In one of the more expensive moves the Government rented the Citywest Hotel and Convention Centre in Saggart, Dublin, for €21 million on a lease which was to run out at the end of December.
The hotel was to be used as a community self-isolating centre and coronavirus recovery centre, providing 756 rooms with the added potential of 450 beds in the convention centre, for a period of seven months from March.
However, there have been just 586 admissions to date and on June 22nd the Government exercised a break option, and will relinquish the hotel and convention centre on October 22nd.
Three hotels in Temple Bar – Handel’s Hotel, Temple Bar Hotel and Riverhouse Hotel – were contracted to supply 105 rooms between them at a cost of up to €105.72 per night. There have been just 108 admissions to date and the lease runs out on August 4th, subject to extension if required by the HSE.
Garnish House, a 21-bedroom guesthouse on Western Road, Cork, was acquired for use from April to July at a flat rate of €122,000. The 21 rooms have been in use since the lease commenced.
The University of Limerick Sports Arena was acquired from June 8th to August 31st. Up to 30 of the 84 available beds have been used on a weekly basis. The HSE said if it is used beyond September 1st a licence fee of €93,000 per month will arise.

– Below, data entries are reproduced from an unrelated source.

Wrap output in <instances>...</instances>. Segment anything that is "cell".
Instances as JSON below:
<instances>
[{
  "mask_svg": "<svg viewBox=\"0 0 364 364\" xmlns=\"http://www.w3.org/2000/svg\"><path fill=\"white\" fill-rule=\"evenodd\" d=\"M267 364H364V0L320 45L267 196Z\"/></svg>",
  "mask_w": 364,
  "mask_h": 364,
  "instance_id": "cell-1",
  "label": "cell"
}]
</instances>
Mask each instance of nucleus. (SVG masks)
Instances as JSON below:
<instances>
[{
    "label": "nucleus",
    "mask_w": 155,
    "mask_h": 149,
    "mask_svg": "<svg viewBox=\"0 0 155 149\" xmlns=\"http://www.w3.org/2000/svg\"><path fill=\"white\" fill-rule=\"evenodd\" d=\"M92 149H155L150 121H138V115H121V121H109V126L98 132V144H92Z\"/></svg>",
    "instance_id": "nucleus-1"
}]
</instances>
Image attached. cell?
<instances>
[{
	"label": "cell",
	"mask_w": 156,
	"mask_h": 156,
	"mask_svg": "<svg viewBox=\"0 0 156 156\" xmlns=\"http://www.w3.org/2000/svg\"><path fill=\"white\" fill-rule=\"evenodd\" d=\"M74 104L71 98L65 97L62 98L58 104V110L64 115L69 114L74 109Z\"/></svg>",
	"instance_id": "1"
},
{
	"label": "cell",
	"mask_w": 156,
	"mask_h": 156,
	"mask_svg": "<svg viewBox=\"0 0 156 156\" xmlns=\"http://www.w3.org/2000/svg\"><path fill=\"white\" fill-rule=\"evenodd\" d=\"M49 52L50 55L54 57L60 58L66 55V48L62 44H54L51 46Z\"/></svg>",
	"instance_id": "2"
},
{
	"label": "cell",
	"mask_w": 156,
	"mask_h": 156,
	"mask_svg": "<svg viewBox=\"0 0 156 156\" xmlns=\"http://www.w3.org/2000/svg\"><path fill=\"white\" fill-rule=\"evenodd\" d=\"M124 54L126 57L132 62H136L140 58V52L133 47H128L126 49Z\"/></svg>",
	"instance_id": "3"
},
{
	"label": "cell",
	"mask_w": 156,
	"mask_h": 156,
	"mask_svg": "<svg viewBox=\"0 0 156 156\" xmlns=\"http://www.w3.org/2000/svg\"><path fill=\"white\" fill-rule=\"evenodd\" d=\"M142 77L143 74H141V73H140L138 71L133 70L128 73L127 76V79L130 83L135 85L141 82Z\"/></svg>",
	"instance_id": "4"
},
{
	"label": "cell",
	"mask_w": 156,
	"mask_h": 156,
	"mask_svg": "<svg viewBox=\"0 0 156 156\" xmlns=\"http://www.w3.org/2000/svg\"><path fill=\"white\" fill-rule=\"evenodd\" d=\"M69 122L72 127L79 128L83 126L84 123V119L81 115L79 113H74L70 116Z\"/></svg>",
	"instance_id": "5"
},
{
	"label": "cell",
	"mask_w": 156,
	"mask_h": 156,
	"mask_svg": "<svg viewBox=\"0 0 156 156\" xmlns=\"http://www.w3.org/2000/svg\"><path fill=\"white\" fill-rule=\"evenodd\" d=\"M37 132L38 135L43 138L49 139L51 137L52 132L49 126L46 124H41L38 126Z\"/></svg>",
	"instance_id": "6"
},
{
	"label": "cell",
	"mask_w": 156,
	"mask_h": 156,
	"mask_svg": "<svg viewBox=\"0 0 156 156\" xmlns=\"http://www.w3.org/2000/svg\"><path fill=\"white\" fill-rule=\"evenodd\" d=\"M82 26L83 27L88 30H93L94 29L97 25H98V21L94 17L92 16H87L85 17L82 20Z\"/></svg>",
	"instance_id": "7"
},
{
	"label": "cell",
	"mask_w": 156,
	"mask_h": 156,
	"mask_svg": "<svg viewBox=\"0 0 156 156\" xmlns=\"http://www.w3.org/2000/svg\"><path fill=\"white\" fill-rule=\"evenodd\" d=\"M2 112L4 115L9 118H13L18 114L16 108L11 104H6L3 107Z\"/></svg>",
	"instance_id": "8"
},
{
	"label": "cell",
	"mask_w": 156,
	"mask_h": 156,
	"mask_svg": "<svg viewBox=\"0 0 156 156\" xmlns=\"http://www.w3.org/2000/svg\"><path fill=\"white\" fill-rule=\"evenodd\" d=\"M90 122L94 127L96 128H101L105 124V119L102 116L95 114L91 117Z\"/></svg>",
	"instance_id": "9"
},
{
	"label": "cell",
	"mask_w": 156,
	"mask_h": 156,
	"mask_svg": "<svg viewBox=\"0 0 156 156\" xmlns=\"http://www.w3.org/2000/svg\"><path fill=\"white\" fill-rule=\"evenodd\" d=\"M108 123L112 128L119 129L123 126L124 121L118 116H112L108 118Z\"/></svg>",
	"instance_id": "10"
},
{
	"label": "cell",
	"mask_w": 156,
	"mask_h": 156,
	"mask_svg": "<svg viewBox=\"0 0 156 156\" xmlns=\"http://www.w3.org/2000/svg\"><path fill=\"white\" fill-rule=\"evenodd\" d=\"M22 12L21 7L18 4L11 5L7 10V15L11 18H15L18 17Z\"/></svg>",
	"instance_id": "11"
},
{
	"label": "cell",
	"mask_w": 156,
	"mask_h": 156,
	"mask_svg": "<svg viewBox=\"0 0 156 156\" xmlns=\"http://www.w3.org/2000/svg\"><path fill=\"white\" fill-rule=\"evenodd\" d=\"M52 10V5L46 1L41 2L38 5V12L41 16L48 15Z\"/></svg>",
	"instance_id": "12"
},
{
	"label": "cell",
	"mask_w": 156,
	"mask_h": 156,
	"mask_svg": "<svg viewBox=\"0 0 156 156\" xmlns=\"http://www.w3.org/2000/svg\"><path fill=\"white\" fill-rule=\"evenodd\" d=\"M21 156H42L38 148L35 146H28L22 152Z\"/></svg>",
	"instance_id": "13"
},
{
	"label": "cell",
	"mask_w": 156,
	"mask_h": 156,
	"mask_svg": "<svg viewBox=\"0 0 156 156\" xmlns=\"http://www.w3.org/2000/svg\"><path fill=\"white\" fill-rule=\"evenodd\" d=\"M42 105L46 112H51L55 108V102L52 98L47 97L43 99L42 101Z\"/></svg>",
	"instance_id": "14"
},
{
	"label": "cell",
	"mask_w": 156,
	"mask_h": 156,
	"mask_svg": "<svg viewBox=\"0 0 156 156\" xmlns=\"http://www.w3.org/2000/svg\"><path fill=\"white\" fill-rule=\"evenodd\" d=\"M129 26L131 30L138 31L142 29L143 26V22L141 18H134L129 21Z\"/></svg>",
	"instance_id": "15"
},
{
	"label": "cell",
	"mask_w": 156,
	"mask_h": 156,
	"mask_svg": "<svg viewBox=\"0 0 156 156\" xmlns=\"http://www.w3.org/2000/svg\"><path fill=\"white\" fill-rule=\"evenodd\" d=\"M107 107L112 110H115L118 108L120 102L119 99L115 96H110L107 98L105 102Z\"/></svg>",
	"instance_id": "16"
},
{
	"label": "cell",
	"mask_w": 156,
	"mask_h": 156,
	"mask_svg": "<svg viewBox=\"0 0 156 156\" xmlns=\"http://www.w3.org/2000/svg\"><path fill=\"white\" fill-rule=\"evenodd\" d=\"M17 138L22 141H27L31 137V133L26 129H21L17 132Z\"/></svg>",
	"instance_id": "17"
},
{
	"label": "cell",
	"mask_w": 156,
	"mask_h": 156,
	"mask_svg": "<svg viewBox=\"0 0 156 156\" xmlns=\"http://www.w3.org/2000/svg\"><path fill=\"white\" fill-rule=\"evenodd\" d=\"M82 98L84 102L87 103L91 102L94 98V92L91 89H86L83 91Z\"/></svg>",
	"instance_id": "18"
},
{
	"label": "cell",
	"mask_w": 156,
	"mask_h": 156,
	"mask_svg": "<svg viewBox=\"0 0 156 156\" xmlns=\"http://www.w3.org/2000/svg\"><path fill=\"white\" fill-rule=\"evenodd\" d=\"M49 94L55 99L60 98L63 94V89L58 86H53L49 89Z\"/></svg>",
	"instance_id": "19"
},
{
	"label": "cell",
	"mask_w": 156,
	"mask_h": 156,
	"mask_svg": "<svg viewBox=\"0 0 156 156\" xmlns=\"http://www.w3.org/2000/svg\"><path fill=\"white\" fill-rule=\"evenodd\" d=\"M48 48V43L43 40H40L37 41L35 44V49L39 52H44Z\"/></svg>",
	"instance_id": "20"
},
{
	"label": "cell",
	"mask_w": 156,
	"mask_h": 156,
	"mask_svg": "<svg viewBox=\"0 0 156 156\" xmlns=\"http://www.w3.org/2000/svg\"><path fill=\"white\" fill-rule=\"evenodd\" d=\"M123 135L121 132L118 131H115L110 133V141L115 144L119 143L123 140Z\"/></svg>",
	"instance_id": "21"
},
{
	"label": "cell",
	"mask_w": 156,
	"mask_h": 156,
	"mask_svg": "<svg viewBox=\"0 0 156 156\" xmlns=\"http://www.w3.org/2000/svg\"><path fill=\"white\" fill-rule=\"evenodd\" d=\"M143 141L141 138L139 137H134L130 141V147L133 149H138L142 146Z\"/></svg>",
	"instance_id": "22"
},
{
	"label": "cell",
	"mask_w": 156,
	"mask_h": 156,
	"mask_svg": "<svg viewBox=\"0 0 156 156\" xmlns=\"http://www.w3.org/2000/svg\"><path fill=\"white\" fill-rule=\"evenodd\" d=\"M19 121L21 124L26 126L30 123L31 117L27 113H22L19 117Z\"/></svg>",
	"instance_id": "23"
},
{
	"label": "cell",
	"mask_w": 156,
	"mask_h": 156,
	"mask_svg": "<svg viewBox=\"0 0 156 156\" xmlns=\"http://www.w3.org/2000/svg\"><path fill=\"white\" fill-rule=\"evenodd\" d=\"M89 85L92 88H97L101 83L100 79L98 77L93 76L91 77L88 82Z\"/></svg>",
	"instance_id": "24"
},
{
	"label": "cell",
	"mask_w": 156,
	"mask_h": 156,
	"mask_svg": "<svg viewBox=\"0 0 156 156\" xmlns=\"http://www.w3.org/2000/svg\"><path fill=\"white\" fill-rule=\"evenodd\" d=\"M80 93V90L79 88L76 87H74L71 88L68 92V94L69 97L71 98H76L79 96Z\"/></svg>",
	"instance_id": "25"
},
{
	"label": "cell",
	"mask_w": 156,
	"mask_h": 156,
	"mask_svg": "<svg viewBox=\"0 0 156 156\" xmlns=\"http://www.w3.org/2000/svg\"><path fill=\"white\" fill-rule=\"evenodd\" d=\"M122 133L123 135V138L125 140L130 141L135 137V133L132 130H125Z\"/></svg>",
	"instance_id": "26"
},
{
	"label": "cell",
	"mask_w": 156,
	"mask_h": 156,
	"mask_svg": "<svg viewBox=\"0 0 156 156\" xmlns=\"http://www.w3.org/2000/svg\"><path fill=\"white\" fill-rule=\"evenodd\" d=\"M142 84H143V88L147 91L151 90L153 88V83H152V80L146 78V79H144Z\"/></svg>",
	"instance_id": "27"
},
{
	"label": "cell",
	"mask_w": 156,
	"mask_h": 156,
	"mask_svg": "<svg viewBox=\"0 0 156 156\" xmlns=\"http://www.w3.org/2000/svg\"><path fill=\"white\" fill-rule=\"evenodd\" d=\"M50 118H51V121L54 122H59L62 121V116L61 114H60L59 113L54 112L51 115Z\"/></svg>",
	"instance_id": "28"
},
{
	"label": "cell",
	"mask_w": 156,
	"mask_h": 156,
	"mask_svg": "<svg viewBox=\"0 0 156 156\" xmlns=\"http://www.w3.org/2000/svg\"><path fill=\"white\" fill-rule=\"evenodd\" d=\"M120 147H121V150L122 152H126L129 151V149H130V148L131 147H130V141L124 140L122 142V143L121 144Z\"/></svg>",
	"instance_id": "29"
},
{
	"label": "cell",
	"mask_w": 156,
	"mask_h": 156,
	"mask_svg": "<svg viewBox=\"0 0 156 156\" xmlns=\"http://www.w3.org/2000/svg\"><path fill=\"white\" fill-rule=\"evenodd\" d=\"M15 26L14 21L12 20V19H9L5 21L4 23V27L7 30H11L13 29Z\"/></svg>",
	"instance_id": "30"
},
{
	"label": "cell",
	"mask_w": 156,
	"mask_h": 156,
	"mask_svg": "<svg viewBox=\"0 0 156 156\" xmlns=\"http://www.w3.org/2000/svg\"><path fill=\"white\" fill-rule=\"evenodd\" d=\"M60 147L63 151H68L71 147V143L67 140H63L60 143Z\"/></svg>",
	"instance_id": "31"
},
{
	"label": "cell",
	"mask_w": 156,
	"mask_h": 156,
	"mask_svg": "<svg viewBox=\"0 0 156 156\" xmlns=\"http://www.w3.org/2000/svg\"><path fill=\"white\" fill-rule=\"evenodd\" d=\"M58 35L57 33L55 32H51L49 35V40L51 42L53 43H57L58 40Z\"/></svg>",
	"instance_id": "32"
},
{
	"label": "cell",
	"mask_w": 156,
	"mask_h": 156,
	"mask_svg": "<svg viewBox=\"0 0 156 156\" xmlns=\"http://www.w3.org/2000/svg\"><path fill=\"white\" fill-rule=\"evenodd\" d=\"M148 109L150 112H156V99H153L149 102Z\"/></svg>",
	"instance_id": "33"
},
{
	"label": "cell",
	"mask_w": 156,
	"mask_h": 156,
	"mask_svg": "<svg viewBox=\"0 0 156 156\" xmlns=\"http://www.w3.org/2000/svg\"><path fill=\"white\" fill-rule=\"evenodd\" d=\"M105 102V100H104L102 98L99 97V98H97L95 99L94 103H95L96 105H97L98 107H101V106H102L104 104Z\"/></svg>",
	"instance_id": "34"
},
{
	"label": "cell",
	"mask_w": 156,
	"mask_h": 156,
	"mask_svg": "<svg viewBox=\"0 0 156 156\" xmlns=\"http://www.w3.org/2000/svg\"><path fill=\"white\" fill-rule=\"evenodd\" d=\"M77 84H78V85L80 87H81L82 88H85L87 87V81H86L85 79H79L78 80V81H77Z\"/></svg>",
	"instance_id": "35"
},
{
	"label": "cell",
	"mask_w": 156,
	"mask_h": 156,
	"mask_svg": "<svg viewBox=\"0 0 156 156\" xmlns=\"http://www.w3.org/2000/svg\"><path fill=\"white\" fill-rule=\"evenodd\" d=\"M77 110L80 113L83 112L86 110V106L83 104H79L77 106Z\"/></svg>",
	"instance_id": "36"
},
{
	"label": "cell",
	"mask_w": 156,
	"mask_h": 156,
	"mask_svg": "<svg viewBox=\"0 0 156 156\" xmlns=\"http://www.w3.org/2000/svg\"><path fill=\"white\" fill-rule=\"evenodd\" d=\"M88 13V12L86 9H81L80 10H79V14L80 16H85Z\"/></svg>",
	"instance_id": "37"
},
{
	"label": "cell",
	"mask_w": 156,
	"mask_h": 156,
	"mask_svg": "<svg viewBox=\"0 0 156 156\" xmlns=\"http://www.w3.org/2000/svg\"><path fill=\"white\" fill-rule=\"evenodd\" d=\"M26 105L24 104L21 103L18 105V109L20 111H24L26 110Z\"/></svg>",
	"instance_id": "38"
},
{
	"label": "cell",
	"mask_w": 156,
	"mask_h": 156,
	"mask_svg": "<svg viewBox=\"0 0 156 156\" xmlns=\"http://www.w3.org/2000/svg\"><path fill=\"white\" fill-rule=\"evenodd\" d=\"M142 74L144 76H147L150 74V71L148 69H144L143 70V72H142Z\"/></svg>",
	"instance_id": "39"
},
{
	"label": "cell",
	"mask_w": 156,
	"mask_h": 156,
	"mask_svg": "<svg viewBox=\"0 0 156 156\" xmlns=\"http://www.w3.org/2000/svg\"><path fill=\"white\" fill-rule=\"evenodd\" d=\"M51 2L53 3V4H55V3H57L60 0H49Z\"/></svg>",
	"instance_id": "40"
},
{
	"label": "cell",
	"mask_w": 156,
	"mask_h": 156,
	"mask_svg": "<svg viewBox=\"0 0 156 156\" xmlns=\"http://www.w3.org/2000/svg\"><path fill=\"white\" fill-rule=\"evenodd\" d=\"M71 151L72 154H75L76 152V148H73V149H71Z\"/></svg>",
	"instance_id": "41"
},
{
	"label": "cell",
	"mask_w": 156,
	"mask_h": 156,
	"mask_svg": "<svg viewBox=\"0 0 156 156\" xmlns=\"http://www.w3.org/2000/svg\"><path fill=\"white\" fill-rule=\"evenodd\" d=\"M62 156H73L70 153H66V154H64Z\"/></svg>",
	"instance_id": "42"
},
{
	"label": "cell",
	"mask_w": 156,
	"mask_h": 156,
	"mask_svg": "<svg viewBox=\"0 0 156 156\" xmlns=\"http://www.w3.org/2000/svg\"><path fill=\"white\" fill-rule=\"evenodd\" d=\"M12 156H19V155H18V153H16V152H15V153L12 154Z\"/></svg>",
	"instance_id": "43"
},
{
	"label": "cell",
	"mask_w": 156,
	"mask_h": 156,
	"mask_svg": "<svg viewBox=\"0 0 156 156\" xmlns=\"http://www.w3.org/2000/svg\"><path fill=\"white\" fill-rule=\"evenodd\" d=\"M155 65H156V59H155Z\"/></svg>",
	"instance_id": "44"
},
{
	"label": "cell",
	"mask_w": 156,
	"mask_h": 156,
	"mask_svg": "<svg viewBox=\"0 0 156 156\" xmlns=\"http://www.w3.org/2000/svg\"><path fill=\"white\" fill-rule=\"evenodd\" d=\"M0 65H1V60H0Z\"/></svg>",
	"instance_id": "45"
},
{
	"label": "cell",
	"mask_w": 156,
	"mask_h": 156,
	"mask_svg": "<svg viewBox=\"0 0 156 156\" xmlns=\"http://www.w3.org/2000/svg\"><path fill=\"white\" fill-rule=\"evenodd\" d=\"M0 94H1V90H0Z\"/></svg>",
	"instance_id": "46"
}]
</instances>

Other properties acquired include at the National Show Centre, in Swords, Co Dublin, at €4,500 per week, as well as a guesthouse at Waterloo Road in Dublin for €25,000 per month. Less expensive properties were acquired in Shannon, Clare, Kerry and Sligo.
The figures were provided on foot of parliamentary questions to Aontú TD Peadar Tóibín, who said the details painted “a very worrying picture”, adding that serious questions remain over HSE spending.
“The problem with Fine Gael in government is that while on one hand they will purport to be a party of economic prudence, they are very generous in spending other people’s money and prone to massive, avoidable overspends on contracting projects, while looking scornfully at our heroic nurses and pretending they’ve no money for them.”